Total revenue for the quarter was $4.2 billion, an increase of 8.8 percent ($336 million) over the same period in 2007. Passenger revenue for the quarter grew 7.1 percent ($249 million) compared to the third quarter of last year, and includes a $27 million increase in revenue related to a reduction in the company's frequent flyer liability
Continental regionals carrier 4,590,000 passengers during the quarter, down 0.5 percent. RPMs dropped 0.8 percent to 2.518 billion while ASMs increased 6.2 percent to 3.390 billion. Load factor declined 5.2 points to 74.3 percent.
Passenger revenue per available seat mile rose 0.9 percent to 18.12 cents while average yield per revenue passenger mile jumped 8.1 percent to 24.39 cents. The fleet increased 6.1 percent to 279 aircraft.

Delta
Passenger revenue for the Delta regional airline operations dropped during the third quarter when revenues reached $1.057 billion, down 3.8 percent from the year-ago period. The posting came on an 11.9 percent drop in capacity although unit revenue was up 9.1 percent and yield was up 8.1 percent. Contract carrier expenses rose 11 percent to $905 million, making the operation profitable. For the nine months contract carrier operating revenues were up from 3.155 billion for the first nine months of 2007 to $3.239 billion this year. Operating expenses for the nine months, jumped as well from $2.301 billion to $2.732 billion.
Meanwhile, Delta’s fortunes swung wildly in the third quarter during which it posted a pre-tax loss of $50 million. Excluding special items, Delta reported a pre-tax loss of $26 million in the third quarter compared to pre-tax income of $363 million in the third quarter of 2007. The year-over-year decrease in pre-tax income was driven by higher fuel prices, partially offset by a nine percent increase in operating revenue.

Profits for ’08?
Despite dismal Q3 results, analysts are predicting that the dramatic drop in oil prices could mean profits for the airline industry this year given the rising revenues brought in the new fees. However, others are saying that recent fiscal news will drop demand well below the capacity cuts already made by U.S. airlines this year which could fulfill expectations of losses for the airlines.
Jamie Baker of J.P. Morgan Chase expects a profit next year for the airlines he follows despite such demand calculations, saying he is having “a tough time modeling losses” for the sector, according to research notes published recently. The airlines he follows will all become profitable next year despite experiencing one of the weakest demand periods in history. He indicated the industry could save $23 billion just on the $1.25 drop in the price per gallon of fuel and the Air Transport Association’s calculation that every penny increase in fuel increases industry fuel costs by $187 million.

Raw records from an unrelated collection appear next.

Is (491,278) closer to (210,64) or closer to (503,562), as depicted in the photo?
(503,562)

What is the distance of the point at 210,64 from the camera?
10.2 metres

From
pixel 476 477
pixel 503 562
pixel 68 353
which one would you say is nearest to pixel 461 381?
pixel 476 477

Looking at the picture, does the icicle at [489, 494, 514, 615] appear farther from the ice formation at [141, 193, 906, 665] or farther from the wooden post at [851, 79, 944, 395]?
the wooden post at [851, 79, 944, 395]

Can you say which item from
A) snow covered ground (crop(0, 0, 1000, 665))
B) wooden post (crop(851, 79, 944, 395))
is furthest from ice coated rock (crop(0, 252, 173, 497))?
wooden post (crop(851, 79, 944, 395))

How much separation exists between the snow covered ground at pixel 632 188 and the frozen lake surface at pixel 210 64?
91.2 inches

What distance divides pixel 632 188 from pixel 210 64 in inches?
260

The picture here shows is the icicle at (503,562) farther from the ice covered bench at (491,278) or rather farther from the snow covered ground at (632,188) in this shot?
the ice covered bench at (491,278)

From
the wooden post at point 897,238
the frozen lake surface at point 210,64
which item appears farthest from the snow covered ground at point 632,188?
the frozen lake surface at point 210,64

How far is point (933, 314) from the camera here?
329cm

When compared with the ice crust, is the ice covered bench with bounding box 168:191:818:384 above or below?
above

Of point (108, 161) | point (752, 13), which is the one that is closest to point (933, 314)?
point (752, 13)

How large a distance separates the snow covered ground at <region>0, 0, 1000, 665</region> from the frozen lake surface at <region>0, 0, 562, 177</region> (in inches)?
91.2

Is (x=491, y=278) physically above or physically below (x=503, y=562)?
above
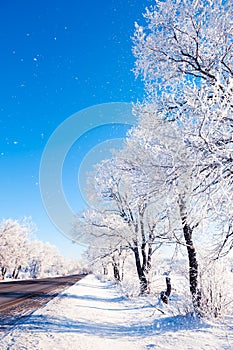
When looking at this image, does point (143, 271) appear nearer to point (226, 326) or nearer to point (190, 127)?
point (226, 326)

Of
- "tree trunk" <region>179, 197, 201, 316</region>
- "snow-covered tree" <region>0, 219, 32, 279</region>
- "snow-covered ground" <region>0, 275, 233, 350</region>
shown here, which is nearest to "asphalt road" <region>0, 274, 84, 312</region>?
"snow-covered ground" <region>0, 275, 233, 350</region>

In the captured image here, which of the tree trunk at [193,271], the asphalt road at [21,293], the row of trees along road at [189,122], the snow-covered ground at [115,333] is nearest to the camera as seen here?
the row of trees along road at [189,122]

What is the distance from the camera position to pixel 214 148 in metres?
3.72

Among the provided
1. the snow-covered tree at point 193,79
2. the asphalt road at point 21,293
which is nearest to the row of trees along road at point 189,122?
the snow-covered tree at point 193,79

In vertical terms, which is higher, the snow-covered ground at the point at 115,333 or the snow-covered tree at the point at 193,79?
the snow-covered tree at the point at 193,79

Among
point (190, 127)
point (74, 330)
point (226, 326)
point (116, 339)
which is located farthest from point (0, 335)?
point (190, 127)

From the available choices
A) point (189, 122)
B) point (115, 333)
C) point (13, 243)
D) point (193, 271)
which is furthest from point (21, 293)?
point (13, 243)

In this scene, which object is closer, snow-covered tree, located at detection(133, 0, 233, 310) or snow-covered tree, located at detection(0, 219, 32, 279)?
snow-covered tree, located at detection(133, 0, 233, 310)

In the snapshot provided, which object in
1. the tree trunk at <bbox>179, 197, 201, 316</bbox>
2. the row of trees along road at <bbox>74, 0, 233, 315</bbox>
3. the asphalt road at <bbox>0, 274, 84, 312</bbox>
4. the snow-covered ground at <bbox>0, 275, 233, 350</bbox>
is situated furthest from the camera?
the asphalt road at <bbox>0, 274, 84, 312</bbox>

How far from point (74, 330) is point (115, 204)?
9.28 meters

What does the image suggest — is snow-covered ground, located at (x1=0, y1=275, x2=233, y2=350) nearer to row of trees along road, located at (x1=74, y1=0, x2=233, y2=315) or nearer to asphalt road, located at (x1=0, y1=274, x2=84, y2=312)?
row of trees along road, located at (x1=74, y1=0, x2=233, y2=315)

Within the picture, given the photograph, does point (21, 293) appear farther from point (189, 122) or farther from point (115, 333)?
point (189, 122)

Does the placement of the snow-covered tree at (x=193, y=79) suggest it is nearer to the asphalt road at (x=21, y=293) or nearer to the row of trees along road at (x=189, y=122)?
the row of trees along road at (x=189, y=122)

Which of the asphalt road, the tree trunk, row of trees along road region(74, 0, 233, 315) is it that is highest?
row of trees along road region(74, 0, 233, 315)
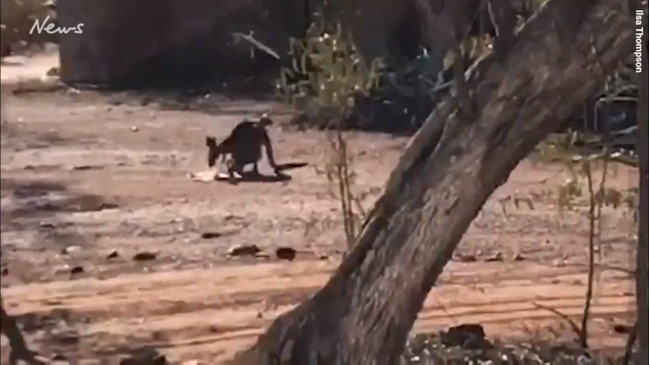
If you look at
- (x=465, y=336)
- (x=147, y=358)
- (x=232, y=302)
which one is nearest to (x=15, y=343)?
(x=147, y=358)

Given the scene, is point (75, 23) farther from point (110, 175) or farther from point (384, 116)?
point (384, 116)

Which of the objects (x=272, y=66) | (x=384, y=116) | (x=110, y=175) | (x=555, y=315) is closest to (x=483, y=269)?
(x=555, y=315)

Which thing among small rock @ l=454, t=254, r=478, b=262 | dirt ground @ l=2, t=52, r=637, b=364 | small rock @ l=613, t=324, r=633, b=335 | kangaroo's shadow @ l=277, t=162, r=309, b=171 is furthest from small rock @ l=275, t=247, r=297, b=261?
small rock @ l=613, t=324, r=633, b=335

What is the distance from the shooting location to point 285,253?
133cm

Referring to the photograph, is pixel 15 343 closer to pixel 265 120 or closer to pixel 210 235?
pixel 210 235

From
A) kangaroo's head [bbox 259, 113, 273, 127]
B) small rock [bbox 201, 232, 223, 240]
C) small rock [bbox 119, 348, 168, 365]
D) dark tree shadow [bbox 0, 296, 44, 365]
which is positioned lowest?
small rock [bbox 119, 348, 168, 365]

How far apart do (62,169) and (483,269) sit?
62 centimetres

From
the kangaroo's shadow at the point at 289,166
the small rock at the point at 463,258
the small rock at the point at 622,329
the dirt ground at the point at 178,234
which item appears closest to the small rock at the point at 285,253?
the dirt ground at the point at 178,234

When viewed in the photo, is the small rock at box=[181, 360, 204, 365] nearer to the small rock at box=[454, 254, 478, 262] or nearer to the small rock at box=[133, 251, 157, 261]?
the small rock at box=[133, 251, 157, 261]

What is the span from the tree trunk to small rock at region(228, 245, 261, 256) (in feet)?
0.40

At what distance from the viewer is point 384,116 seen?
4.38ft

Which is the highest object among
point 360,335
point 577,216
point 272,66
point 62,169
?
point 272,66

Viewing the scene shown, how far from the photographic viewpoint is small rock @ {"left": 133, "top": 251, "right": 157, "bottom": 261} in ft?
4.20

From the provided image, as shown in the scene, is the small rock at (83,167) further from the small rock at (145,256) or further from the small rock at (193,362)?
the small rock at (193,362)
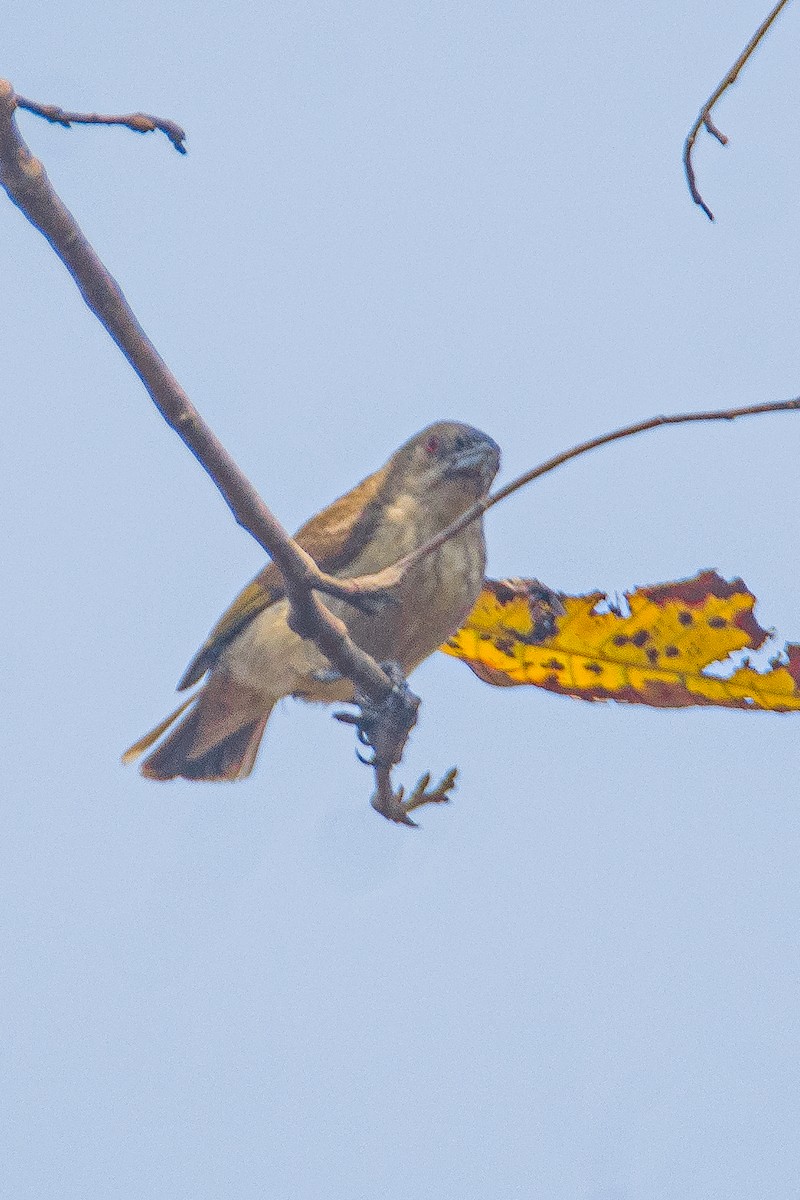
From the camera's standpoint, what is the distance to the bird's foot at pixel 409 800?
13.8 ft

Airlines could take a six percent hit in falling annual revenues and still make money next year with the $20 decline in oil prices recently, said Baker, who noted that such a drop has never been seen before. He pointed to the two percent drop in annual revenues in the 1991 recession and a 1 percent drop in the 12 months before 9/11 when the dot.com bubble burst. Even with the combined hits of SARS and the Iraq War in 2003, annual revenues only fell three percent.